Dialog Budaya Berkelanjutan Demi Industri Wisata
Salah satu wisatawan, Arin (21) mengatakan sebenarnya ada PKL di Pantai Padang itu tidak masalah, hanya saja perlu aturan yang jelas serta tertata dengan rapi. "Kalau seperti sekarang ini pantai menjadi sepi," sebutnya.
Katanya, sebenarnya adanya PKL pantai tidak akan menjadi buruk asalkan kedua belah pihak antara pemerintah dan pedagang berada pada satu keputusan bersama, yang sama-sama menguntungkan.
"Adanya pedagang di pantai itu tidak buruk, asalkan ditata menjadi lebih rapi. Seperti ada batasan waktu berjualan misalnya, akan tetapi pedagangnya juga harus mau ditertibkan," tukasnya.
Wakil Direktur Pusat Studi Pariwisata Universitas Andalas Donny Eros menilai akar persoalan ini mestinya dilihat dari sudut pandang kolaborasi terbuka antara pemerintah dan masyarakat dalam pengembangan industri pariwisata Pantai Padang.

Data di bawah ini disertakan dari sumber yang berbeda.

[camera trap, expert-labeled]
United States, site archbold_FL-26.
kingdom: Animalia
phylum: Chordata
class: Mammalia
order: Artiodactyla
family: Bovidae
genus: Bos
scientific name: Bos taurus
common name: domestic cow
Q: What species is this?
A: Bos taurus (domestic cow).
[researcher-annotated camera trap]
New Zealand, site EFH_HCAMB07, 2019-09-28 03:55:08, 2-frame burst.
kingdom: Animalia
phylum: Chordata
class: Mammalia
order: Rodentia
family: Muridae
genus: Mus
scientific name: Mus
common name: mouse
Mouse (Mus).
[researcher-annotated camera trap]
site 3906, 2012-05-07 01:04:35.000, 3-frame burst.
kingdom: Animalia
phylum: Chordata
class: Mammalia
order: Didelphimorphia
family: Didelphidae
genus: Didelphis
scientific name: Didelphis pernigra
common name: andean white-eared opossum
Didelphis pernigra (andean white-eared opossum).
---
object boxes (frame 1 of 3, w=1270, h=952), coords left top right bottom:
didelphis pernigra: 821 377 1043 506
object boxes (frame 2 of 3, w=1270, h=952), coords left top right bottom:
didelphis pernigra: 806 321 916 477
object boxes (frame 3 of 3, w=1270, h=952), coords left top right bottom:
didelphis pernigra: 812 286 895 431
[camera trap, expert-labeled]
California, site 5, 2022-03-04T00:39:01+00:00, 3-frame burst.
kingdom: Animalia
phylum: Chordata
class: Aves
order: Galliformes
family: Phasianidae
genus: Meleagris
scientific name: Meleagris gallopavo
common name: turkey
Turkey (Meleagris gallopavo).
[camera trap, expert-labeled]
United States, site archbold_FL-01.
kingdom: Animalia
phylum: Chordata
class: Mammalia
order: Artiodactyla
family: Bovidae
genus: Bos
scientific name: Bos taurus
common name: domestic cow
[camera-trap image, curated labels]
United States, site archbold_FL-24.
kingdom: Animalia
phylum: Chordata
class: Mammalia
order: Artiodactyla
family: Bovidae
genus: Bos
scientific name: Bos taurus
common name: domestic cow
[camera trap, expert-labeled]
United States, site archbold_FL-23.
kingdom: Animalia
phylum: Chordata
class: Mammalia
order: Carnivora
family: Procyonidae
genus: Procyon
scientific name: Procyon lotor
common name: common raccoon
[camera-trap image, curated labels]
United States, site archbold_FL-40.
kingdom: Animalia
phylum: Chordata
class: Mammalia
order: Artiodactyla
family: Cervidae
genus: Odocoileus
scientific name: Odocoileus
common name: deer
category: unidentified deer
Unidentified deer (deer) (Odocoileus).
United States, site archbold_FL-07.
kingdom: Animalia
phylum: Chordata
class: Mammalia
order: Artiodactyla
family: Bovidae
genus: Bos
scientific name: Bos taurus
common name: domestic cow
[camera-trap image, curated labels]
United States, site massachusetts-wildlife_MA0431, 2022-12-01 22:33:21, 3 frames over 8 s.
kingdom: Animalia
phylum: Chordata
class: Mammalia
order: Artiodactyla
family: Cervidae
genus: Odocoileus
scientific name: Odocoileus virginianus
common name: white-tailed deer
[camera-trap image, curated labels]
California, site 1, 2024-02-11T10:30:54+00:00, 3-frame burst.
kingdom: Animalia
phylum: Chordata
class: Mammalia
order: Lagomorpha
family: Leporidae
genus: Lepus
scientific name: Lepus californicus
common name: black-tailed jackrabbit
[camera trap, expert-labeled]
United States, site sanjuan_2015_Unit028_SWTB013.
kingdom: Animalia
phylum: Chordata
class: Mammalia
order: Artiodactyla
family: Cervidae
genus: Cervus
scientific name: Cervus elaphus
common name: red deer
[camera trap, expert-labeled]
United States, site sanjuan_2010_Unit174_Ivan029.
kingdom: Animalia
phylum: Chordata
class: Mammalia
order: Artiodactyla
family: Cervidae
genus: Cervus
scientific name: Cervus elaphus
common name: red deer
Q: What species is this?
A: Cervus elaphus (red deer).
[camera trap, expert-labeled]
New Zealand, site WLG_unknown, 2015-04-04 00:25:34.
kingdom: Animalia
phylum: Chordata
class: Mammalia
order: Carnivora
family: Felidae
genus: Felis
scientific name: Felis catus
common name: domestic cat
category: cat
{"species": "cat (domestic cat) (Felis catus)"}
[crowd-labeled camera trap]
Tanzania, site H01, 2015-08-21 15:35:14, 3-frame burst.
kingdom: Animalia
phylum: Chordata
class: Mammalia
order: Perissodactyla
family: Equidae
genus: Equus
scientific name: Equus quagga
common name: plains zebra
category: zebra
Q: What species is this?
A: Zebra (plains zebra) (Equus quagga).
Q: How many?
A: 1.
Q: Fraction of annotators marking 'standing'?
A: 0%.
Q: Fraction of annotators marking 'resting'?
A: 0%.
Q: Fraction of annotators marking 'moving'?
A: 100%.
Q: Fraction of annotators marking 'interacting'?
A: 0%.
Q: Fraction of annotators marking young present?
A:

"Pantai perlu bersih dan indah, tapi pedagang diperlukan untuk mendukung kebutuhan pengunjung akan kuliner dan suvenir," ujar dosen Sastra Inggris Fakultas Ilmu Budaya (FIB) Universitas Andalas ini.
Eros mendorong solusinya berupa kesepakatan dan komitmen untuk membangun zonasi wilayah pengunjung, pedagang dan parkir dengan pendekatan dialog budaya berkelanjutan, bukan represif.
"Karena tujuan ekonomi pariwisata berkelanjutan adalah untuk mensejahterakan masyarakat yang berada di sekitar destinasi pariwisata tersebut," pungkasnya.